The scholar of literature James Obertino comments that "'Every obstacle that arises' in the hero's path 'wears the shadowy features of the Terrible Mother'", who in Aeneas's case is the goddess Juno, in Frodo's "the darkness that is Old Man Willow", along with that of the Barrow-wight and Moria. Obertino likens Frodo's encounters with these darknesses to catabasis, the descent into an underworld, complete with psychological interpretations of personal development, of a hero such as Virgil's Aeneas. He adds that Frodo initially finds comfort in the darkness, "in danger of succumbing to the charm of uroboric incest", as he slumbers beside Old Man Willow, and again in the Barrow-wight's deathly dwelling-place.

E. L. Risden states that the elimination of the Ring and Sauron along with his servants the Ringwraiths and Saruman removed the most powerful sources of evil in the world. Others like Old Man Willow were not removed, "but they too will now fade into quietness. The remaining world, blander, has more narrowly circumscribed limits."
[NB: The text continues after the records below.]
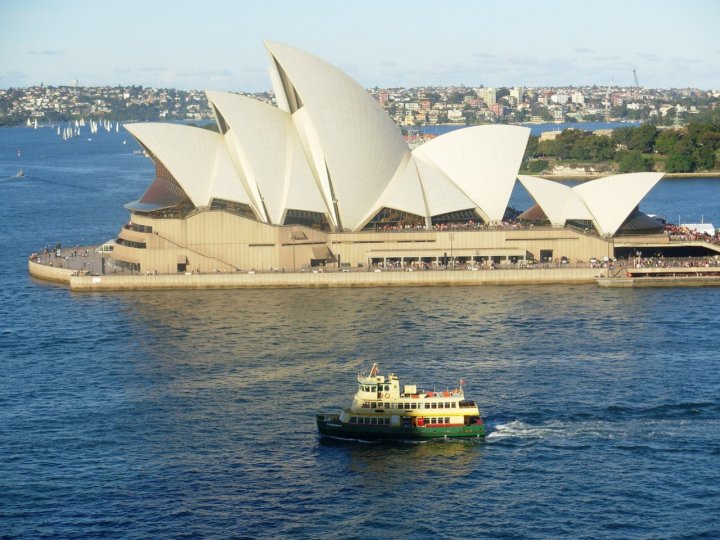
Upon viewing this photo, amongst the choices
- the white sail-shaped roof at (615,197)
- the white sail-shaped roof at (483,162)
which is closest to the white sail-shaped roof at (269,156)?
the white sail-shaped roof at (483,162)

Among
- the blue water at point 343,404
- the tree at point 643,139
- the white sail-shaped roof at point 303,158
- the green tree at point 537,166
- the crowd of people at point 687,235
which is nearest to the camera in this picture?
the blue water at point 343,404

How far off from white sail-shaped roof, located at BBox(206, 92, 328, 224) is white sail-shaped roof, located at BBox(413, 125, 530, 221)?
797 centimetres

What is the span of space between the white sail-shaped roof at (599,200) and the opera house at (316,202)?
8 cm

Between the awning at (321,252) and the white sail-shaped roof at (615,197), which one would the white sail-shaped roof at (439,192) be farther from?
the white sail-shaped roof at (615,197)

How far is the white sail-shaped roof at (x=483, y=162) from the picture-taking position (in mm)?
69625

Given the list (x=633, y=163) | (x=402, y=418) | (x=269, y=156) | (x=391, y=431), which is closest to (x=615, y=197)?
(x=269, y=156)

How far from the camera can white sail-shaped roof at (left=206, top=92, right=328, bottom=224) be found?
6581 cm

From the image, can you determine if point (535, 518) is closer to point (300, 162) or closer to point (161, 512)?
point (161, 512)

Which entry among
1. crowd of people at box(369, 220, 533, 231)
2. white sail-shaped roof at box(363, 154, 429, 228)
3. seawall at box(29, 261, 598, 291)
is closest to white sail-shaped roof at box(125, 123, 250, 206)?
seawall at box(29, 261, 598, 291)

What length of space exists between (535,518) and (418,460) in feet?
18.8

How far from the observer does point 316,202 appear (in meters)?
66.8

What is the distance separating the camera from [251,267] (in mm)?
65000

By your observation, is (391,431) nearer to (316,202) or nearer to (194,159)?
(316,202)

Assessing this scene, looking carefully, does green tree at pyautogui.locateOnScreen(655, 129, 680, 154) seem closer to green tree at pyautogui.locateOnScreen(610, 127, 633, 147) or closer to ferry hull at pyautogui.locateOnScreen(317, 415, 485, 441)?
green tree at pyautogui.locateOnScreen(610, 127, 633, 147)
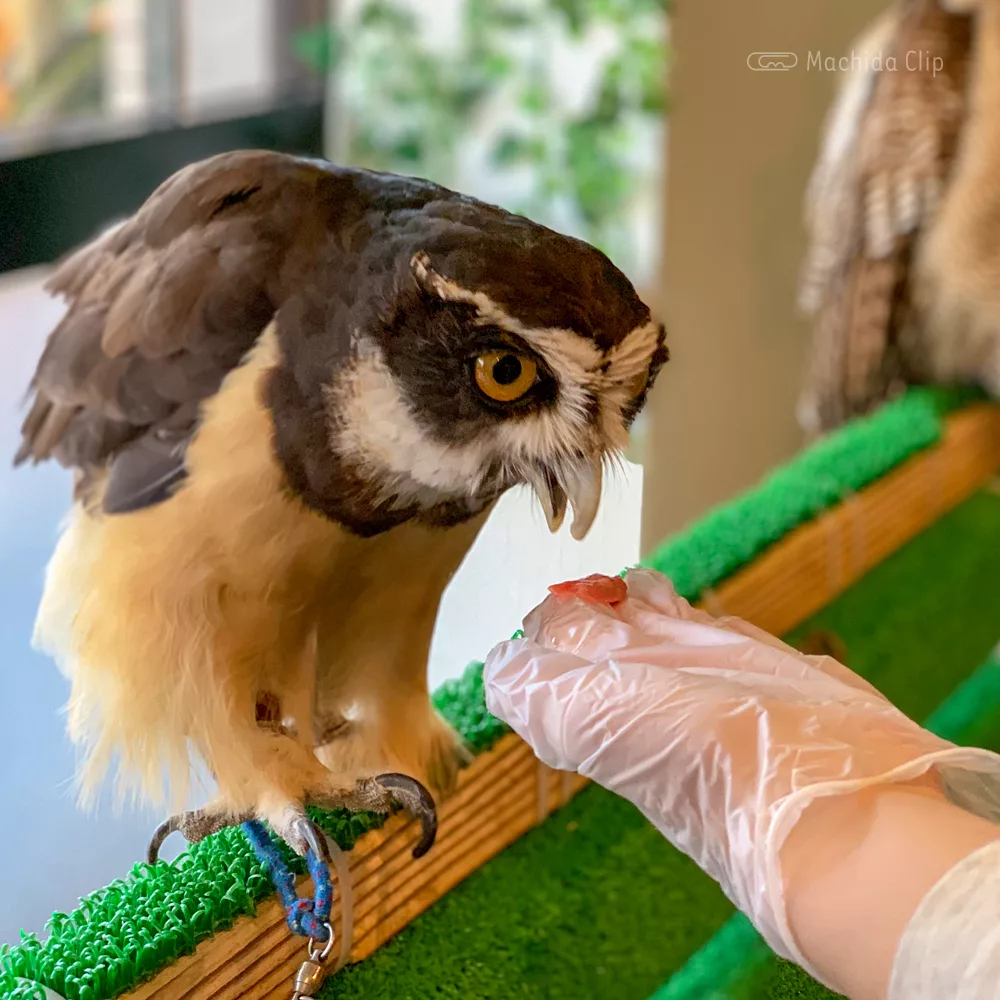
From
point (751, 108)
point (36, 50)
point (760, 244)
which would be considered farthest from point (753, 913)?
point (36, 50)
== Adaptations: appearing or disappearing ==

Old Man Willow with the four Hobbits, two of them trapped inside the tree, in the 1991 television play Khraniteli

Old Man Willow, like the Old Forest and Tom Bombadil, was not included in Peter Jackson's films of The Lord of the Rings. Justifying the excision, Jackson asked rhetorically in From Book to Script "So, you know, what does Old Man Willow contribute to the story of Frodo carrying the Ring? ... it's not really advancing our story & it's not really telling us things that we need to know."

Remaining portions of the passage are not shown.